* _Problem details_: Tally the lines of the records below that include the word "site", and write down only that tally.

Provided data Block Start

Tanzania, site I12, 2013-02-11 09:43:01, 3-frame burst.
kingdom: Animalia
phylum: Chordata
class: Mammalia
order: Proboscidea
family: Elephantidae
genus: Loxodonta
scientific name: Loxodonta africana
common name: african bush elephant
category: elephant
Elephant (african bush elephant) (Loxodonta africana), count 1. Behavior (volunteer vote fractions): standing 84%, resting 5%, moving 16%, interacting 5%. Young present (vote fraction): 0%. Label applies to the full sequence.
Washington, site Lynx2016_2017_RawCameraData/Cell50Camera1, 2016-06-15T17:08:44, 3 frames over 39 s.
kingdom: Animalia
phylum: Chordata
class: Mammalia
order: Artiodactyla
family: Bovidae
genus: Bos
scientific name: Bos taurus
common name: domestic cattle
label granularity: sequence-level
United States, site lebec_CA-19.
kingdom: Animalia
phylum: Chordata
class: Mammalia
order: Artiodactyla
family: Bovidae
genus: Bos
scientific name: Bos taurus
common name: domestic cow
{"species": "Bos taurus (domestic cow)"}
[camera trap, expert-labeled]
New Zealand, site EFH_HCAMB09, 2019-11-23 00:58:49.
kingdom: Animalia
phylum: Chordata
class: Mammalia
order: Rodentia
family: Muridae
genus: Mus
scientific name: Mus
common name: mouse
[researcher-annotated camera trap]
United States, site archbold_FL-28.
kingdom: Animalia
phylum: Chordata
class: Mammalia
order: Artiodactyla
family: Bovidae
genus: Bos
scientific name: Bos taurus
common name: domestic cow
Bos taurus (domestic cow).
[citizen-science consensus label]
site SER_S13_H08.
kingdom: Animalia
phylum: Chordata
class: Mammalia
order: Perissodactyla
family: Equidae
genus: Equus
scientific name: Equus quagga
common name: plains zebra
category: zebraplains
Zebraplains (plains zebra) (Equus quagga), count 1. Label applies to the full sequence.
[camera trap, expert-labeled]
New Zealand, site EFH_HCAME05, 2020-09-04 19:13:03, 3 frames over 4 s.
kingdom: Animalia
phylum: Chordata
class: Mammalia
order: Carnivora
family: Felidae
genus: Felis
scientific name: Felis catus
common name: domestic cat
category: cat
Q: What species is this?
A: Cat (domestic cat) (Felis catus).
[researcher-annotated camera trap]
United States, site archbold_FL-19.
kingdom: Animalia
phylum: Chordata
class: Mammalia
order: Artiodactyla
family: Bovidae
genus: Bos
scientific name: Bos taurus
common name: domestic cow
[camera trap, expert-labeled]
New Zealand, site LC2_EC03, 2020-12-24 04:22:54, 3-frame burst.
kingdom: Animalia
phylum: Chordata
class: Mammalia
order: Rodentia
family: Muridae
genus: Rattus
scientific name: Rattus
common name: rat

Provided data Block End

* _Exercise response_: 9